Secrets
Juin 2015

“Ne le dis à personne, c’est un secret…” ” ça sera notre secret” , “personne ne doit savoir”…

Et voilà en quelques mots comment on emprisonne et empoisonne corps et âmes…

Le secret est différent du mensonge. Un mensonge est passager. Il peut nous aider à passer un obstacle en nous évitant de nous casser une jambe. Ce n’est pas très glorieux, mais on s’en sort pas si mal. Parfois, ça peut nous sauver d’une situation embarrassante, ou sauver notre couple, ou notre tranquillité. Et puis on l’oublie, ça passe, ça n’engage que nous. Un petit moment de faiblesse et puis c’est reparti. Tant qu’il ne devient pas chronique, tant qu’il ne nous définit pas, le mensonge reste à sa place ; on s’en accomode, ou pas.

Le secret est d’un autre ordre. Le secret s’inscrit dans la durée. Il s’imprime sur notre psyché, il envahit nos cellules, il s’insère dans tous les recoins de notre corps ; pas une parcelle n’y réchappe.

On garde un secret, on le vérouille à l’intérieur de soi, et ce faisant, on se vérouille aussi. On ne peut pas garder un secret sans s’enfermer de l’intérieur. A partir de ce moment, la vie ne rentre plus, ne sort plus.
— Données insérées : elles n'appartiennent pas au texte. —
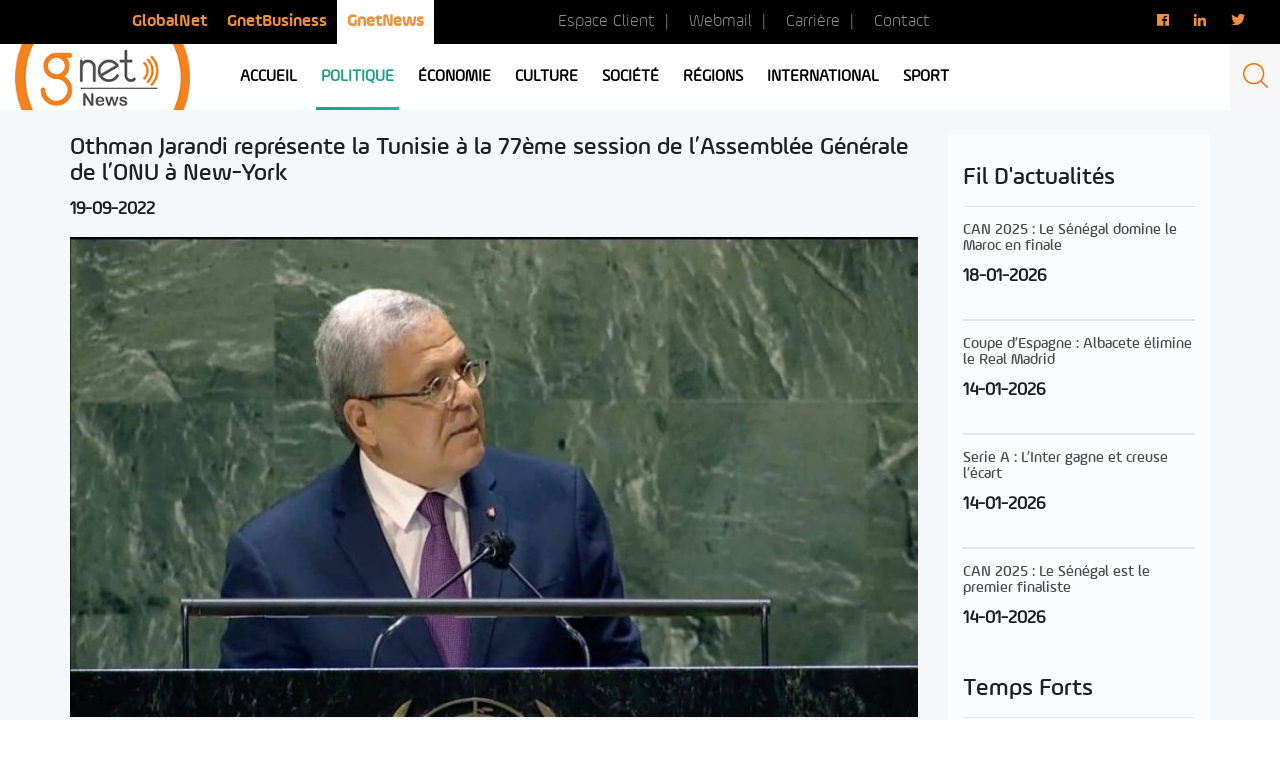

--- FILE ---
content_type: text/html; charset=utf-8
request_url: https://www.google.com/recaptcha/api2/aframe
body_size: 267
content:
<!DOCTYPE HTML><html><head><meta http-equiv="content-type" content="text/html; charset=UTF-8"></head><body><script nonce="lvBkdUOgvRL6lPFkh-dL6g">/** Anti-fraud and anti-abuse applications only. See google.com/recaptcha */ try{var clients={'sodar':'https://pagead2.googlesyndication.com/pagead/sodar?'};window.addEventListener("message",function(a){try{if(a.source===window.parent){var b=JSON.parse(a.data);var c=clients[b['id']];if(c){var d=document.createElement('img');d.src=c+b['params']+'&rc='+(localStorage.getItem("rc::a")?sessionStorage.getItem("rc::b"):"");window.document.body.appendChild(d);sessionStorage.setItem("rc::e",parseInt(sessionStorage.getItem("rc::e")||0)+1);localStorage.setItem("rc::h",'1769008252159');}}}catch(b){}});window.parent.postMessage("_grecaptcha_ready", "*");}catch(b){}</script></body></html>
Elle tourne en rond, inlassablement, à l’intérieur d’un corps qui souffre, d’un esprit qui lutte, d’une conscience qui abandonne. Elle se nécrose et transmettra ce mal être aux générations futures.

En nous enfermant, le secret fait de nous à la fois des prisonniers et des geôliers, des malfrats et des juges tous puissants.
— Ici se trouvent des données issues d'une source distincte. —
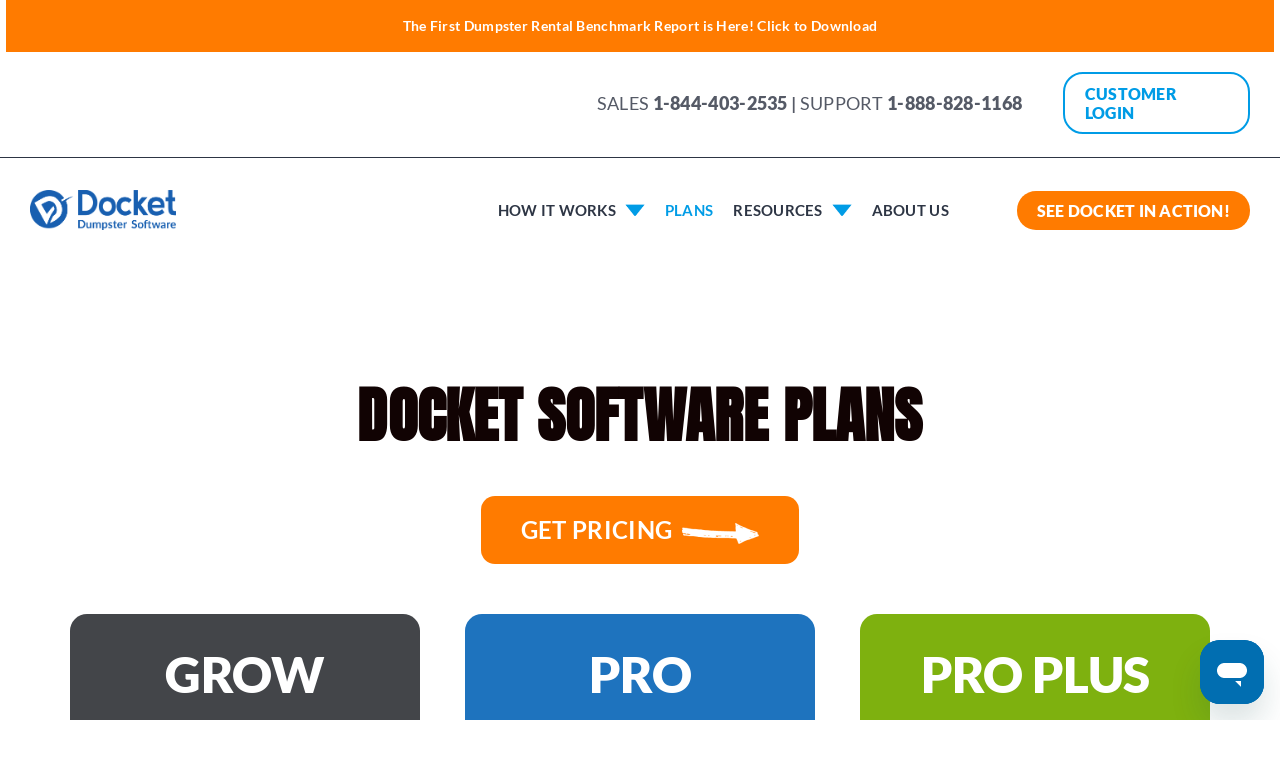

--- FILE ---
content_type: text/css
request_url: https://www.yourdocket.com/wp-content/themes/Avada-Child-Theme/style.css?ver=6.9
body_size: 263
content:
/*
Theme Name: Avada Child
Description: Child theme for Avada theme
Author: ThemeFusion
Author URI: https://theme-fusion.com
Template: Avada
Version: 1.0.0
Text Domain:  Avada
*/

.gform_wrapper .gfield.yd_form_custom_select .gravity-select-parent select {
	height:auto;
	padding-top:5px;
	padding-bottom:5px;
}

#gform_4.yd_form .gform_body .gform_page_footer .gform_next_button {
	margin-top: 10px !important;
}

#gform_4.yd_form .gform_body .gform_page_footer {
	margin:0 !important;
}

.gform-theme--foundation #gform_4.yd_form #gform_page_4_2 .gform_fields {
	flex-direction: row;
    flex-wrap: wrap;
}

.gform-theme--foundation #gform_4.yd_form #gform_page_4_2 .gform_fields .gfield {
	flex: 0 0 calc(50% - 8px);
}

#gform_submit_button_4 {
    background-color: #FF7B00 !important;
}

@media only screen and (max-width: 720px) {
	.gform-theme--foundation #gform_4.yd_form #gform_page_4_2 .gform_fields .gfield {
		flex: 0 0 100%;
	}
}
En nous octroyant le droit de cacher la vérité, souvent pour protéger ceux que nous aimons, nous nous mettons en décalage par rapport à eux. Nous savons, ils ne savent pas. Comment alors communiquer, partager, consoler et tout simplement être authentique avec les autres ?

Ces autres qui vivent désormais dans une fausse réalité, qui savent sans savoir. Nous les mettons eux aussi en décalage. Jusqu’au jour où la vérité éclate. Après plusieurs années, plusieurs générations. Le temps ne l’adoucit pas. Bien au contraire. Elle se démêle souvent dans la souffrance et laisse des zones d’ombre.

Le dépositaire du secret devient alors le bourreau, la personne à qui le secret est révélé, la victime et le résultat est bien souvent l’impression de gâchis et le sentiment d’avoir été dupé et parfois pire, nié dans son identité.

Bien sûr, ce n’est pas facile de révéler un secret. On a honte, on a peur. La peur est l’une des raisons principales de l’existence d’un secret. L’opposé de la peur n’est pas le courage mais l’amour.

Le secret nous empêche de donner et de recevoir de l’amour.

Alors avant de dévoiler un secret il faut parfois beaucoup de temps, beaucoup d’amour pour soi-même, beaucoup d’amour pour les autres. Il faut l’envie de se libérer et de libérer les autres, car même si l’on a peur des conséquences, le plus beau cadeau que l’on puisse faire et se faire en dévoilant un secret, est de rendre sa vie et son histoire à la personne que l’on a spoliée.